Lumière, décors, style

Anthony Diaz a fait tous mes films depuis MR73. IL a été formé par mon chef op habituel, Denis Rouden. EuropaCorp lui a fait confiance, alors qu’il a tout juste la trentaine ! On voulait un film élégant, glamour, un peu moins dark que mes précédent films. Même si la violence est là, on voulait sublimer le cadre et la mise en scène. Je voulais beaucoup de plans-séquences. Pour l’ambiance, on avait un film de référence, A most violent year, de JC. Chandor, toutes proportions gardées. Rapports styles, costumes, mouvements de caméra, décors, lumière, ce film nous a servi de support principal. Je souhaitais avoir une lumière chaude pour les scènes de boîtes de nuit, ce qui contrastait avec les lumières extérieures d’hiver plus froides. Avec le chef op, le décorateur et la costumière, on essaie de travailler dans la même direction.
On a cherché très longtemps l’entreprise Roca. J’avais une idée très précise de ce que je voulais. Je voulais qu’on y sente le terrain. C’était un vieux bâtiment à Aubervilliers, dans lequel on a fait beaucoup de travaux pour obtenir ce qu’on voit à l’écran.
Je me suis davantage posé la question du vraisemblable pour les décors sur ce film : les lieux, les canapés. Je ne voulais qu’il y ait d’hérésies de ce point de vue.

Paris

Le restaurant, c’est la péniche dans laquelle je m’étais marié ! Mais au départ, ce devait être un restaurant sombre, étriqué. Là, avec les barges, les vitres sur la Seine... En plus, on avait Bercy, le siège des impôts, juste à côté, comme un clin d’œil à l’histoire du film ! Cela nous permettait de donner de l’ampleur à la fusillade qui a lieu sur les quais. Grâce à ça, on a pu contourner un peu les contraintes liées au tournage de scènes de fusillades depuis les attentats de novembre 2015. Des contraintes qui nous ont obligé à trouver d’autres solutions. 

Luc Besson (co-producteur)

On ne se connaît pas beaucoup, mais on s’estime – en tout cas, c’est mon cas.
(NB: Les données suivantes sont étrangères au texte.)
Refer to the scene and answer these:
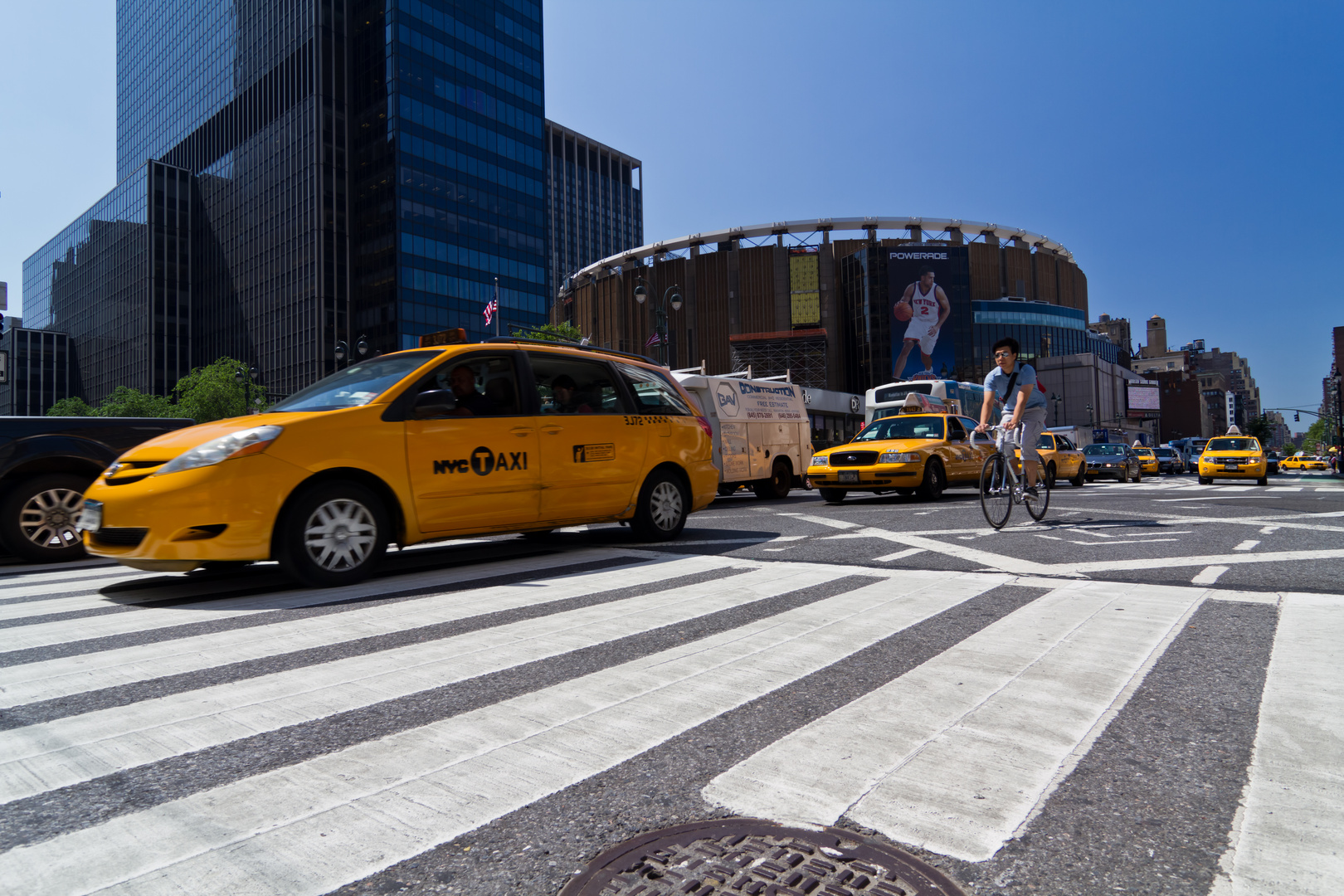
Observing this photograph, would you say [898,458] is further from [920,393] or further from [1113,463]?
[1113,463]

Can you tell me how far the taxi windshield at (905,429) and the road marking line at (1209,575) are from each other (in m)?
8.83

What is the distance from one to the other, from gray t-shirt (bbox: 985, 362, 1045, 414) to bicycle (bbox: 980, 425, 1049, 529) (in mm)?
320

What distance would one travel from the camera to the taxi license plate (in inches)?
194

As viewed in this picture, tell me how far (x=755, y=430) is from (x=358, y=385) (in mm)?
11467

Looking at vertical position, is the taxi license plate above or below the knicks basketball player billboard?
below

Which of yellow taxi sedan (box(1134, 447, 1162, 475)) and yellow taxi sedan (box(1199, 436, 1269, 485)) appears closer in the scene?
yellow taxi sedan (box(1199, 436, 1269, 485))

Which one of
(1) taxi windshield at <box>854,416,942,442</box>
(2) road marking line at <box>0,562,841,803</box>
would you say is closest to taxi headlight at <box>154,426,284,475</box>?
(2) road marking line at <box>0,562,841,803</box>

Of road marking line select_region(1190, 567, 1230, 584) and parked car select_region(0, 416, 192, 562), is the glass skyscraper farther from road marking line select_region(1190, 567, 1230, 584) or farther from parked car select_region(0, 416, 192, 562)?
road marking line select_region(1190, 567, 1230, 584)

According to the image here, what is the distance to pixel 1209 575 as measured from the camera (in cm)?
500

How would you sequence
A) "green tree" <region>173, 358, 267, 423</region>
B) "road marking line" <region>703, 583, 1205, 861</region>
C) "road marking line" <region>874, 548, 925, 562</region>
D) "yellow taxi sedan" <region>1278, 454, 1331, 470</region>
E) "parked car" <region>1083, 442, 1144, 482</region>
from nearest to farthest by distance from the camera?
1. "road marking line" <region>703, 583, 1205, 861</region>
2. "road marking line" <region>874, 548, 925, 562</region>
3. "parked car" <region>1083, 442, 1144, 482</region>
4. "yellow taxi sedan" <region>1278, 454, 1331, 470</region>
5. "green tree" <region>173, 358, 267, 423</region>

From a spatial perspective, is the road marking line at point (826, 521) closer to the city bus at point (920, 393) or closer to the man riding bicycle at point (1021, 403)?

Certes, j’admire Sautet et les anciens. Nikita, Léon, Le Dernier Combat, ce sont aussi ces films qui m’ont donné envie de faire du cinéma. Après les critiques très virulentes contre MR73, j’étais très mal. Je ne pense pas que le film méritait tant de violence et d’agressivité. J’ai cherché à le rencontrer à ce moment-là, car je savais qu’il s’en était pris plein la figure avec Le Grand bleu, entre autres. On a parlé pendant 2h30. Beaucoup de gens voient nos films, certains les apprécient, mais on ne retient que ce qui nous atteint. Exemple de critique malveillante et agressive : Les Inrocks : "La seule bonne nouvelle du film, c’est qu’Olivier Marchal ne se ballade plus dans les rues de Paris avec son arme de service". Qu’est-ce que ça vient faire dans une critique de cinéma ?! J’avais donc besoin d’en parler avec lui. Je l’ai revu au moment de la sortie des Lyonnais : j’embrassais tous les spectateurs de la première séance de 9h aux Halles, quand il est venu me tapoter dans le dos et me souhaiter bonne chance, alors que lui sortait The Lady. Enfin, alors que j’étais pétri de doutes pour Carbone, Luc a pris le temps en plein tournage de Valérian de me recevoir pour me rassurer. C’est un mec bien.

Cinéma

Ca doit rester un jouet de petit garçon. On doit le faire de façon ludique. Il faut savoir partager les bacs à sable. Et les pas contents peuvent quitter la cour avant la fin de la récré ! Le cinéma ne me répare pas. Il me permet de continuer d’avancer. Le cinéma reste violent, surtout au moment où on montre son film, à la critique comme au public.